Coast Guard Station Point Adams was a United States Coast Guard base at the mouth of the Columbia River. It was founded in 1888, by the United States Lifesaving Service, one of the service that were amalgamated into the Coast Guard.

The original boathouse, barracks, and outbuildings, were built to the Fort Point-type design. During the depression new buildings were built to a design named after then President Franklin Roosevelt.

==Equipment==

The station's first boathouse held two surfboats, where most other station's boathouse held just a single boat. The boats were mounted on a wagon, which its crew would pull to the best place to launch. Wagons were pushed into the surf for launching.

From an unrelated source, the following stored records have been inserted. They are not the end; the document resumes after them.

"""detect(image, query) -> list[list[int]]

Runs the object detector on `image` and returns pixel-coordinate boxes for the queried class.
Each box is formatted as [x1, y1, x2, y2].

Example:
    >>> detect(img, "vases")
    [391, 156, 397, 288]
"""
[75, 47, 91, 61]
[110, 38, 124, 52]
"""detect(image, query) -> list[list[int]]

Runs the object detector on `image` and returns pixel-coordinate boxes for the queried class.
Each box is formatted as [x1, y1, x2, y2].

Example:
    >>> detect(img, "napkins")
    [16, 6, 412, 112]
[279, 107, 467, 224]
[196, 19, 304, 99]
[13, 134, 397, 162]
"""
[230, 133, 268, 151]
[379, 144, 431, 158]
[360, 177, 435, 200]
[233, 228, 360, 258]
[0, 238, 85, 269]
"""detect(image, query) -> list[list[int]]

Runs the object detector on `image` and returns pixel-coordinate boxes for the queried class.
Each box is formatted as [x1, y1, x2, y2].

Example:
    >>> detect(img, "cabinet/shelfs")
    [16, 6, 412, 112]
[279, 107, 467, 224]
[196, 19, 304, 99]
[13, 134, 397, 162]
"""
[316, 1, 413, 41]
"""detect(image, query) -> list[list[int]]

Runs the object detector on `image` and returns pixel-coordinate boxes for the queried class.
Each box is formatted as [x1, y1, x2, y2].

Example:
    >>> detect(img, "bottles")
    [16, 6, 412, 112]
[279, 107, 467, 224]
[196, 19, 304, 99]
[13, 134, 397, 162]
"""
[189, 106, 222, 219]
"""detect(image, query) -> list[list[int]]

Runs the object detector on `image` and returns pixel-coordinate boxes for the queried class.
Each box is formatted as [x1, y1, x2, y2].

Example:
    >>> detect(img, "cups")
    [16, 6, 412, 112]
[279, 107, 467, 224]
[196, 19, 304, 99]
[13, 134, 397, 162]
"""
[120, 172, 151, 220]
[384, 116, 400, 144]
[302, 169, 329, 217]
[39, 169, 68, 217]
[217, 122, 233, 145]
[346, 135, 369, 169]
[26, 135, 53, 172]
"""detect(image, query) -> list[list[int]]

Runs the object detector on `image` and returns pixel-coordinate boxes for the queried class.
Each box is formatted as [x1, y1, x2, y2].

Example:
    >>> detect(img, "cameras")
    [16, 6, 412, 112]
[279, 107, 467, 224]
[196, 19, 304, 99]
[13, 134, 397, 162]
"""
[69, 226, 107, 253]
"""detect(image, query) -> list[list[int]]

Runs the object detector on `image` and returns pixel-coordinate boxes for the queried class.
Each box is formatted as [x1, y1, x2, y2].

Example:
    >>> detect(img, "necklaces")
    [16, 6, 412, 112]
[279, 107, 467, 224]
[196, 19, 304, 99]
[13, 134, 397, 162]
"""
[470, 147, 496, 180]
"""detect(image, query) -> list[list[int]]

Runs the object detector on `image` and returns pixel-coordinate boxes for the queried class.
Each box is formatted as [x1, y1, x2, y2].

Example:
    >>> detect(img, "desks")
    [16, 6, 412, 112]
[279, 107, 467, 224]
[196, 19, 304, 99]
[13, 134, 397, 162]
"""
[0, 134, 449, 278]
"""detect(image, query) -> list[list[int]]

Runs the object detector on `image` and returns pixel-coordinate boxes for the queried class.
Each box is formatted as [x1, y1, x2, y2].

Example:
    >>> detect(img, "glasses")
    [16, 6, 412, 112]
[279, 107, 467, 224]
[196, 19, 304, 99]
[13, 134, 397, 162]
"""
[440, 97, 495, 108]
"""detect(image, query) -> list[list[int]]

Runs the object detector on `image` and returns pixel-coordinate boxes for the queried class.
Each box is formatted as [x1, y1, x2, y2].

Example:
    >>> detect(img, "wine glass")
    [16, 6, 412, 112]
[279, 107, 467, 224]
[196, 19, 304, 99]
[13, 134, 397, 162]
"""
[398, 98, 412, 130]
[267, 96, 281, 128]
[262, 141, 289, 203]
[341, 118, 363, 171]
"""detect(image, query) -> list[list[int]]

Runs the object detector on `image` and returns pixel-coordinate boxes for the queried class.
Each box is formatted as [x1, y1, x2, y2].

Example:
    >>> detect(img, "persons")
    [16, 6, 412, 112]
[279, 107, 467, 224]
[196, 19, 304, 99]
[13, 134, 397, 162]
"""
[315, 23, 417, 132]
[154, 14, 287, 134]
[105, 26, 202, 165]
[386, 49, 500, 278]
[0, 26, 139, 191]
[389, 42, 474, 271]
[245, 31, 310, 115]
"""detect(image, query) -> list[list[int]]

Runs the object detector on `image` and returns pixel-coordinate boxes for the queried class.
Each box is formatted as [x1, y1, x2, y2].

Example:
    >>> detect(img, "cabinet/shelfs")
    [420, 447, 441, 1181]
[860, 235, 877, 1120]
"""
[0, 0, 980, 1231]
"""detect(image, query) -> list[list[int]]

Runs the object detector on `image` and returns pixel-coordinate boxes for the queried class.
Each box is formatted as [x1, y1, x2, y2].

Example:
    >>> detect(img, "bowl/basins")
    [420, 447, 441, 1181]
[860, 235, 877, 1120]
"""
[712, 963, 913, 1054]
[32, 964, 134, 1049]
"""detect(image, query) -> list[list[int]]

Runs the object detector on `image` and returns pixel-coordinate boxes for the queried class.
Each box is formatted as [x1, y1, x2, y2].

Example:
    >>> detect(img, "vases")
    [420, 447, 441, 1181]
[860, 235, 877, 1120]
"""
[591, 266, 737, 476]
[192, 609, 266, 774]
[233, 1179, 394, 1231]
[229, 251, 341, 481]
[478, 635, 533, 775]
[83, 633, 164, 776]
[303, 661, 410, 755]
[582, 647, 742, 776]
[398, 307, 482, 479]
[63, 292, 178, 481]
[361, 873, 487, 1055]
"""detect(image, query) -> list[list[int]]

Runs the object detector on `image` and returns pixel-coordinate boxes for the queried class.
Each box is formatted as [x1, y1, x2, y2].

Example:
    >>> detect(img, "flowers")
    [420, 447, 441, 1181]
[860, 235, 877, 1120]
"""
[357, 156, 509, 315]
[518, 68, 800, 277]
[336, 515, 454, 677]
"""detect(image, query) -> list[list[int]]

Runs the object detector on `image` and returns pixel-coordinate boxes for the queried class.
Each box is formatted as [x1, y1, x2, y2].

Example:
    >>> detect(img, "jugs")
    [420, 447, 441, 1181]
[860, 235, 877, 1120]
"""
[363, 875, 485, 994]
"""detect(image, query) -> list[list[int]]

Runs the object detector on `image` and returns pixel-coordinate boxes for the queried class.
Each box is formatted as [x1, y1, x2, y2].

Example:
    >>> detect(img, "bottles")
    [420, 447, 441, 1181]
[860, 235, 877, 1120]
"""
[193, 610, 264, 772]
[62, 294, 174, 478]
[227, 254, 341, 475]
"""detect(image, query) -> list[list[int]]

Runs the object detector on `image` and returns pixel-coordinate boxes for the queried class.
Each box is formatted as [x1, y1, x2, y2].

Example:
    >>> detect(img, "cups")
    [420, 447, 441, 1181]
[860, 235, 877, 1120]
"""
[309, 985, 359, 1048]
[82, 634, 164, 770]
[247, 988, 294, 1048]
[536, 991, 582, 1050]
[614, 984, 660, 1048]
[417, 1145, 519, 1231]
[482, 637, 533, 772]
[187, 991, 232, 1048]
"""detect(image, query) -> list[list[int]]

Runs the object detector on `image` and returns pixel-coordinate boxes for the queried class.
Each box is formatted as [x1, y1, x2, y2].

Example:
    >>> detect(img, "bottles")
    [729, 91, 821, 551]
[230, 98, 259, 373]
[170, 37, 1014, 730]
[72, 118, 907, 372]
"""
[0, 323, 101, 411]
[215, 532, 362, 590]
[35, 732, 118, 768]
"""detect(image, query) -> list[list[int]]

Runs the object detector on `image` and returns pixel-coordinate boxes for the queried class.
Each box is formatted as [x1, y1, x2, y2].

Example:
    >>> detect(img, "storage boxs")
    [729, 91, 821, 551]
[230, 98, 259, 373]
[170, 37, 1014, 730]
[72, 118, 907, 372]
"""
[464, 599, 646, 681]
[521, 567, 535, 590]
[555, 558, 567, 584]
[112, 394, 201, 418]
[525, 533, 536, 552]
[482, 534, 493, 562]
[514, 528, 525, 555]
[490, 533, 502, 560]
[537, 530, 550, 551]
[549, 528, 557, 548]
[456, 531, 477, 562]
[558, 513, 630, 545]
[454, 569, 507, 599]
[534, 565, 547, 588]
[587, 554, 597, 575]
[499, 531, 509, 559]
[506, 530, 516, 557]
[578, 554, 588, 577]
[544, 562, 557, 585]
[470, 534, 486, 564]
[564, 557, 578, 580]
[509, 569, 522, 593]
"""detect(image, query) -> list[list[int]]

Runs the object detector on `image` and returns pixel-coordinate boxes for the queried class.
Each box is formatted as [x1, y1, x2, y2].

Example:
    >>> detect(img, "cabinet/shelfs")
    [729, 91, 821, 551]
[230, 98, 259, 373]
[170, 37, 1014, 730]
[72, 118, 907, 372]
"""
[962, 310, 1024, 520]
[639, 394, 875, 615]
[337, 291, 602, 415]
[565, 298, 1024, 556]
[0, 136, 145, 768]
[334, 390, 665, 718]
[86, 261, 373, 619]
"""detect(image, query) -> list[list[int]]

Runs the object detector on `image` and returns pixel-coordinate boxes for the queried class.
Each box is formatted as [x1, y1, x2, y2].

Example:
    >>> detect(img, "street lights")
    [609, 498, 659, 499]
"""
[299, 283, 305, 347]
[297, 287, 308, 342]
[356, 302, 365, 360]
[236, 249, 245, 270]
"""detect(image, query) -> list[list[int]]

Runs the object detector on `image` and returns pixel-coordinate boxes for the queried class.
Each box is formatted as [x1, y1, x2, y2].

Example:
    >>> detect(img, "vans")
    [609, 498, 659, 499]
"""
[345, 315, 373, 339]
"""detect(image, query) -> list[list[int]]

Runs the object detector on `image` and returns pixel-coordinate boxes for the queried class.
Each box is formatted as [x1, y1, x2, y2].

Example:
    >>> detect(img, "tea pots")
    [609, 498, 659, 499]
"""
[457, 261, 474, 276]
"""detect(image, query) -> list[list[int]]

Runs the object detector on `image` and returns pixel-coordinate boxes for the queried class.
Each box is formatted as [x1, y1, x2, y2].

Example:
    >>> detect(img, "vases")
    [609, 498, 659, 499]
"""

In the 1930s the base was the home of the Coast Guard's first USCGC Triumph, a 52 ft motor lifeboat. This wooden-hulled vessel, and a single sister ship, were bigger than all other motor lifeboats.

==Operational history==

On January 7, 1913, the USLS Dreadnaught, under the command of Stationkeeper, Oscar S. Wicklund, and the USLS Tenacious, braved 40 ft breakers to cross the Columbia Bar to try to rescue survivors from the tanker Rosecrans. The rescued just two survivors, out of a crew of 36. The sea was so heavy both lifeboats capsized, and their waterlogged engines were rendered inoperable, forcing the crew to fall back on oars. Wicklund and Alfred Rimer, the Tenaciouss skipper, opted to row to the Columbia River Lightship. Their crew and survivors took refuge there, where the lifeboats were later swept away.

==Retirement==

The Coast Guard closed the base, and transferred it to a local community college, in the 1960s.
It was subsequently transferred to the National Oceanic and Atmospheric Administration, which has employed it as a fishery research centre. Its location at the mouth of the largest river on the US West Coast makes it an ideal site for fishery research.